━━━━━ Extrahierter Text

4. Steuerliche Behandlung bei Veräußerung der Immobilie

Die steuerliche Behandlung einer Immobilie hängt von der Zuordnung der Immobilie zum steuerlichen Privat- oder Betriebsvermögen ab. Immobilien, die sich im steuerlichen Privatvermögen befinden, können nach zehn Jahren ertragsteuerfrei veräußert werden. Der Zehnjahreszeitraum beginnt und endet jeweils mit Abschluss der notariellen Kaufverträge.

Befinden sich Immobilien hingegen im steuerlichen Betriebsvermögen, sind diese auf ewig steuerlich verhaftet. Bei der Veräußerung bzw. Überführung einer Immobilie aus dem Betriebsvermögen in das Privatvermögen sind die bis zu diesem Zeitpunkt aufgebauten stillen Reserven ertragsteuerpflichtig.

Deshalb sollte bereits bei Erwerb einer Immobilie abgewogen werden, inwieweit der Erwerber von Wertsteigerungen aus der Immobilie ausgeht und wie lange die geplante Haltedauer sein wird. Konstruktionen mit Kapitalgesellschaften, die dazu führen sollen, dass die laufenden Erträge ertragsteuerlich begünstigt besteuert werden, können bei einer Haltedauer von mehr als 10 Jahren dazu führen, dass der daraus resultierende steuerliche Vorteil durch den Nachteil aus dem steuerpflichtigen Verkauf der Immobilie kompensiert wird.

Handlungsempfehlung

Wir empfehlen Ihnen daher, rechtzeitig vor Erwerb einer Immobilie Ihr Vorhaben mit den entsprechenden steuerlichen Auswirkungen abzustimmen und gegebenenfalls anzupassen, um die Finanzierung der Maßnahme sicherzustellen und bestenfalls zu optimieren.

━━━━━━━━━━

### Ihre Aufgaben
a. Schreiben Sie aus dem Text zur Immobilienbesteuerung den Abschnitt ab, der mit den Worten „Deshalb sollte bereits“ einsetzt und mit „bestenfalls zu optimieren.“ schließt.
b. Übersetzen Sie den folgenden Satz aus dem Text zur Immobilienbesteuerung ins Englische: „Immobilien, die sich im steuerlichen Privatvermögen befinden, können nach zehn Jahren ertragsteuerfrei veräußert werden.“

━━━━━ Rohdaten

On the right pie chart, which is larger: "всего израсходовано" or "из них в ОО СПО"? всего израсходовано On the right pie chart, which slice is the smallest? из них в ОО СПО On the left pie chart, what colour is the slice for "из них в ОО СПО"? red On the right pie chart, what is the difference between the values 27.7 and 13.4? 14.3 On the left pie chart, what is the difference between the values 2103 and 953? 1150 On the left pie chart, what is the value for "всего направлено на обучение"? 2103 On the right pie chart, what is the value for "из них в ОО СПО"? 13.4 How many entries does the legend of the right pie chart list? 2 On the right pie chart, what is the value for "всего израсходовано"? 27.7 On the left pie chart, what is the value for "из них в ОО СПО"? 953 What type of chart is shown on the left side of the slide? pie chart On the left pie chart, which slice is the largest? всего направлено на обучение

━━━━━━━━━━

### Lösungen
a.
Deshalb sollte bereits bei Erwerb einer Immobilie abgewogen werden, inwieweit der Erwerber von Wertsteigerungen aus der Immobilie ausgeht und wie lange die geplante Haltedauer sein wird. Konstruktionen mit Kapitalgesellschaften, die dazu führen sollen, dass die laufenden Erträge ertragsteuerlich begünstigt besteuert werden, können bei einer Haltedauer von mehr als 10 Jahren dazu führen, dass der daraus resultierende steuerliche Vorteil durch den Nachteil aus dem steuerpflichtigen Verkauf der Immobilie kompensiert wird.

Handlungsempfehlung

Wir empfehlen Ihnen daher, rechtzeitig vor Erwerb einer Immobilie Ihr Vorhaben mit den entsprechenden steuerlichen Auswirkungen abzustimmen und gegebenenfalls anzupassen, um die Finanzierung der Maßnahme sicherzustellen und bestenfalls zu optimieren.

b. Real estate held as private assets for tax purposes can be sold free of income tax after ten years.